Ignatius was born, probably in 1491, into the Loyola family in Guipúzcoa, the Basque Province of Spain. The youngest of nine children, at his Baptism he was given the name Inigo, later Latinized to Ignatius. In his teen years Ignatius was educated in the household of the Spanish King and given the clerical tonsure. He then joined the household of the Duke of Navarre, and was instrumental – as a soldier and administrator – in calming and subjugating several towns under the duke's authority.
In a battle near Pamplona, (Spain) Ignatius, then in his mid-twenties, sustained a leg injury that left him with a pronounced limp for the rest of his life. During the long recovery period from his wound, Ignatius experienced the beginnings of a religious conversion. In March 1522, after a knightly vigil at the Marian shrine at Monserrat, he continued what was to be a six-year period of religious conversion that included a pilgrimage to the Holy Land.

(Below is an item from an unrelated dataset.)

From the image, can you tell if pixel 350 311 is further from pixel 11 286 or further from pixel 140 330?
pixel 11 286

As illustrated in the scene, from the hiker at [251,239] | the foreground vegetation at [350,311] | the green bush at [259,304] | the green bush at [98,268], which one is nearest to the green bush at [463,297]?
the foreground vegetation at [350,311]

Returning to Europe, Ignatius was often called upon to offer spiritual direction. However, because he was doing this ministry without the benefit of an academic degree, he encountered opposition from the Inquisition. Ignatius responded by undertaking theology studies at the University of Paris. His roommates were Francis Xavier and Peter Favre with whom he shared the spiritual program he had developed: "The Spiritual Exercises." Ignatius completed his university studies around Spring 1534, visited his family in Spain and spent some time in further theology studies. In early 1537, Ignatius, with his companions, --six friends from his years in Paris-- went to Rome where they had an audience with Pope Paul III, and in May of that year Ignatius was ordained a priest.

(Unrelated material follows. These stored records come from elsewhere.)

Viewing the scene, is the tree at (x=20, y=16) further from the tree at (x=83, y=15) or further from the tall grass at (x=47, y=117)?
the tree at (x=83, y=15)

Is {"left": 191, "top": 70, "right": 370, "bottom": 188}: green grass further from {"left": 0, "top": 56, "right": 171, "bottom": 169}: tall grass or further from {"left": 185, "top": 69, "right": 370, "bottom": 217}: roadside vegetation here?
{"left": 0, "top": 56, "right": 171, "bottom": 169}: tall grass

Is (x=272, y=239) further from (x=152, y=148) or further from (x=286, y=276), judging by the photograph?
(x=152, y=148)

The formation of a new apostolic religious order, the "Society of Jesus," began around 1540, and immediately members of the group were sent to various regions of Europe in need of well-educated priestly ministry. In April 1541, following a communal discernment with his first followers, Ignatius was elected superior of the group, now called "the Jesuits." His vision for his followers was Christ-centered: to be with Christ and to work with Christ wherever there was a perceived need. This vision could be accomplished only with a world-view that emphasized mobility, nurtured and sustained by discerning the relationship between members' gifts and the needs of their neighbors near and far.

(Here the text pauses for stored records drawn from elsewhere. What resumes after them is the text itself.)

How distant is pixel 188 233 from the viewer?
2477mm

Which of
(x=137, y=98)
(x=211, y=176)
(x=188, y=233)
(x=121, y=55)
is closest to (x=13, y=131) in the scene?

The spirit and ministry of the new group were attractive. For Ignatius, increasing membership and the demand for well-educated priestly ministry meant devoting his time and energy to the governance and development of the group. The mid-sixteenth century was a time of social and educational development in Europe and of mission activities in newly-discovered and newly-acknowledged regions of the world. Ignatius' new religious order responded with distinctive characteristics: solid spiritual formation, theological education, a sense of fraternity not dependent on proximity, and a willingness to go beyond familiar borders to respond to the spiritual needs of all humanity.